Each read will be satisfied as soon as the corresponding data is available,
without waiting for the rest of the chunk, in order to minimize read latency.
All four cloud storage interfaces support GET requests using the
Range HTTP header. This could be used to optimize reads where the
Tahoe-LAFS storage client requires only part of a share.
If the share is to be written, the server will make an HTTP PUT request for
each chunk that has been completed. Tahoe-LAFS clients only write immutable
shares sequentially, and so we can rely on that property to simplify the
implementation.
When modifying shares of an existing mutable file, the storage server will
be able to make PUT requests only for chunks that have changed.
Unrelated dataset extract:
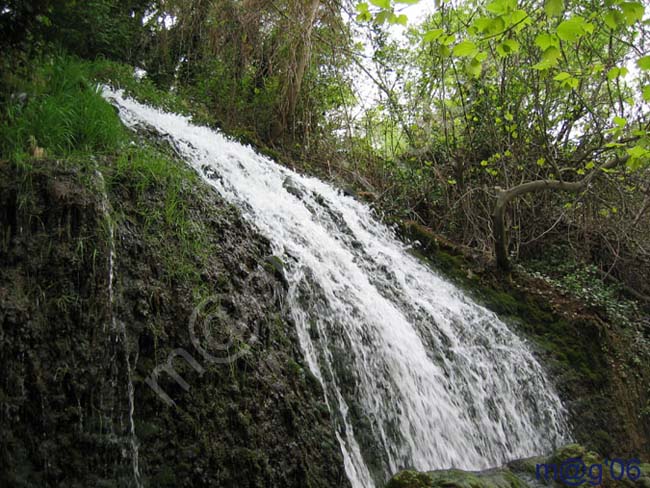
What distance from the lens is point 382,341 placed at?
3982 millimetres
(Current Tahoe-LAFS v1.9 clients will not take advantage of this ability, but
future versions will probably do so for MDMF files.)
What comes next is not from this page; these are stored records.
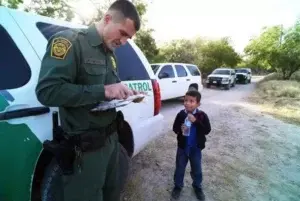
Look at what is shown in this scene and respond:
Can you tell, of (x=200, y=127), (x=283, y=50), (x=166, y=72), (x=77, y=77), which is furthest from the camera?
(x=283, y=50)

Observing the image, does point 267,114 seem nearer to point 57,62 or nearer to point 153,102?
point 153,102

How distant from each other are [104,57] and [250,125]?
22.8 ft

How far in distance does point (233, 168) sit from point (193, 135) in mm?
1678

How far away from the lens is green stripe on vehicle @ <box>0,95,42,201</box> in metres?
1.78

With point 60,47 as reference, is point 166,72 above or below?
below

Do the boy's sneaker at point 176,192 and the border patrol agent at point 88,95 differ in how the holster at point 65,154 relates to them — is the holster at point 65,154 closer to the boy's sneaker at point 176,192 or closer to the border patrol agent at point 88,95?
the border patrol agent at point 88,95

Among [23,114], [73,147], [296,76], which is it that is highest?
[23,114]

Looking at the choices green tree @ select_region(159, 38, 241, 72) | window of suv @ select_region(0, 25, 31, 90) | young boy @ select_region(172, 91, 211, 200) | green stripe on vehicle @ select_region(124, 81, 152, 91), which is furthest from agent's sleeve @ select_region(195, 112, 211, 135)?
green tree @ select_region(159, 38, 241, 72)

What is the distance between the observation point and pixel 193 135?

In some cases, it may be necessary to retry a request (see the `Structure of
Implementation`_ section below). In the case of a PUT request, at the point
at which a retry is needed, the new chunk contents to be stored will still be
in memory and so this is not problematic.
In the absence of retries, the maximum number of GET requests that will be made
when downloading a file, or the maximum number of PUT requests when uploading
or modifying a file, will be equal to the number of chunks in the file.
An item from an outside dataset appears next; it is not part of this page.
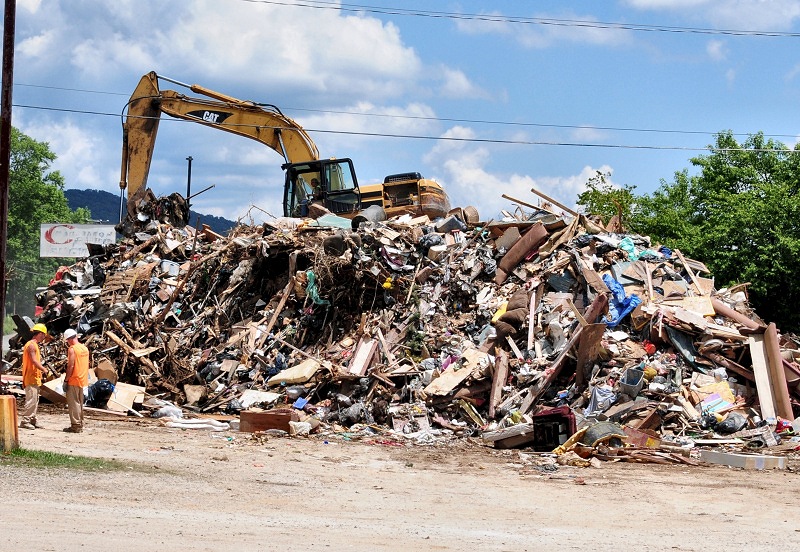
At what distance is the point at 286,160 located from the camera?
2328 centimetres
If the new mutable share content has fewer chunks than the old content,
then the remaining cloud objects for old chunks must be deleted (using one
HTTP request each). When reading a share, the backend must tolerate the case
where these cloud objects have not been deleted successfully.
The last write to a share will be reported as successful only when all
corresponding HTTP PUTs and DELETEs have completed successfully.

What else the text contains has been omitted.